## WORK REQUIRED
Your output is to consist only of the line containing "site 4654, 2013-03-20 06:18:24.000." and the lines after it, through the end of the data, reproduced exactly.

## LISTED RECORDS
----

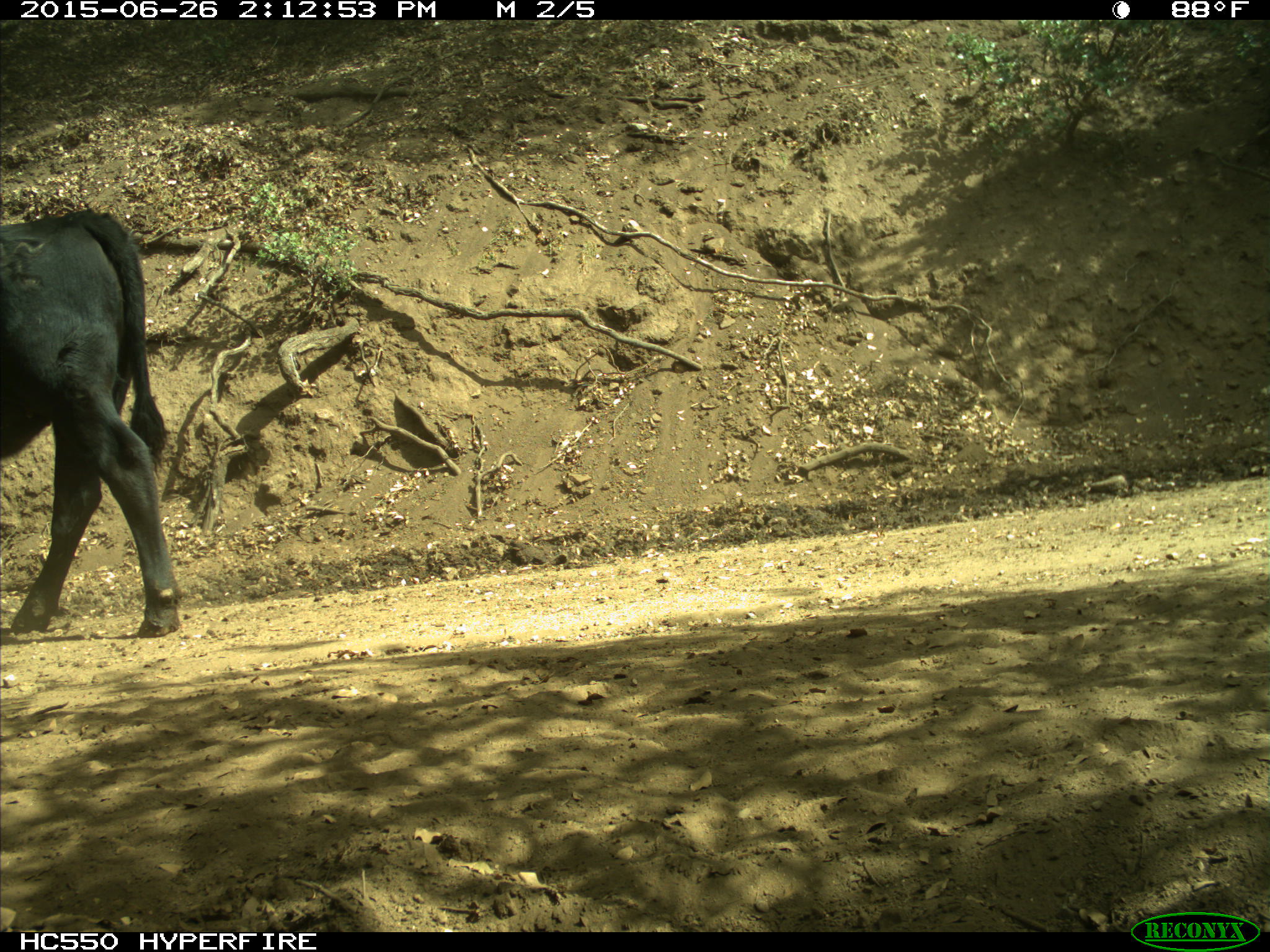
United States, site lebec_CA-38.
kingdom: Animalia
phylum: Chordata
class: Mammalia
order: Artiodactyla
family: Bovidae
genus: Bos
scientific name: Bos taurus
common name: domestic cow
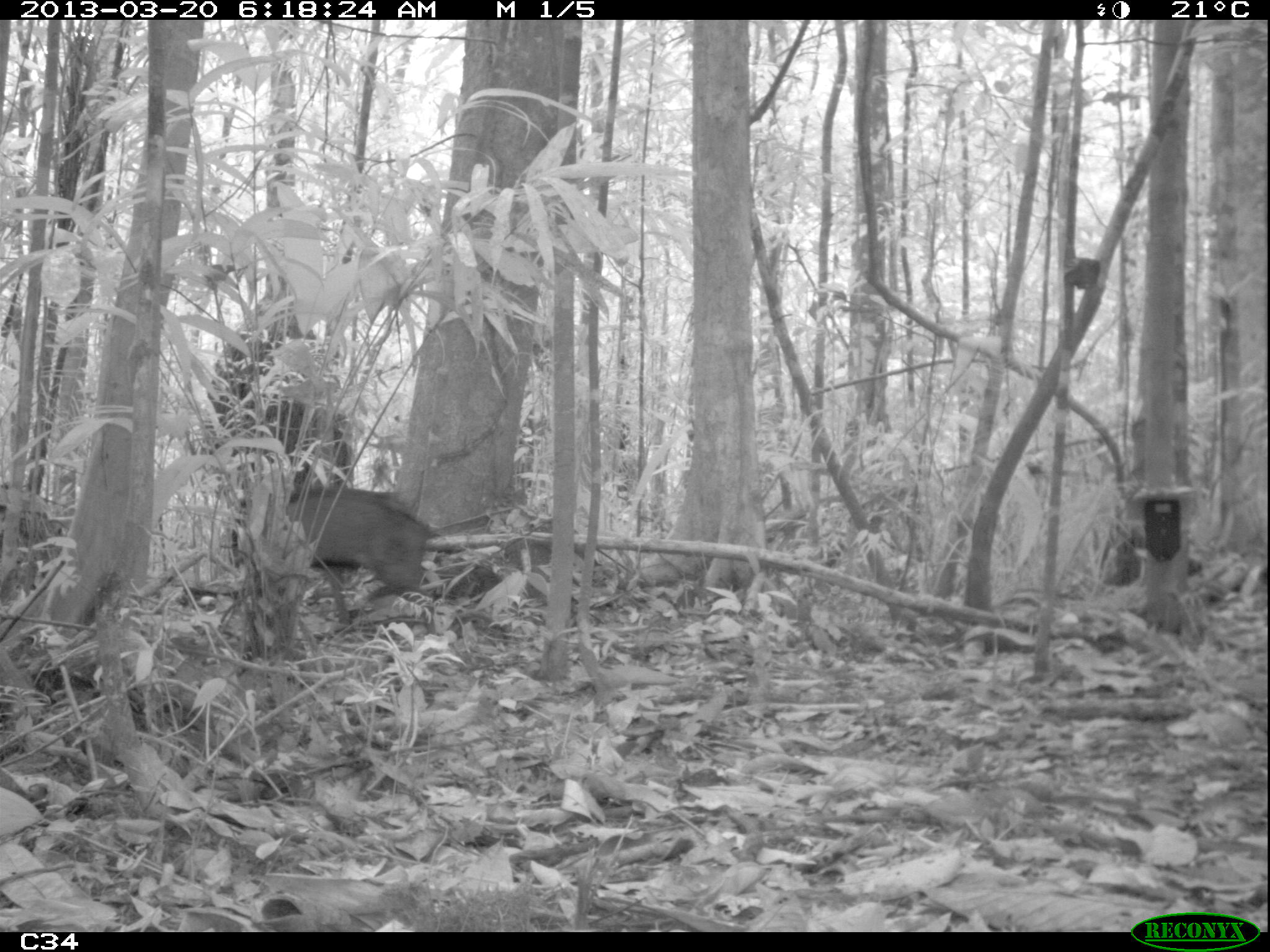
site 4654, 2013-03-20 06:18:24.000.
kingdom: Animalia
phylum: Chordata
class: Mammalia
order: Artiodactyla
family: Tayassuidae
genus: Pecari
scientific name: Pecari tajacu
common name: collared peccary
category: tayassu tajacu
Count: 2.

----

## ANSWER TO THIS EXERCISE
site 4654, 2013-03-20 06:18:24.000.
kingdom: Animalia
phylum: Chordata
class: Mammalia
order: Artiodactyla
family: Tayassuidae
genus: Pecari
scientific name: Pecari tajacu
common name: collared peccary
category: tayassu tajacu
Count: 2.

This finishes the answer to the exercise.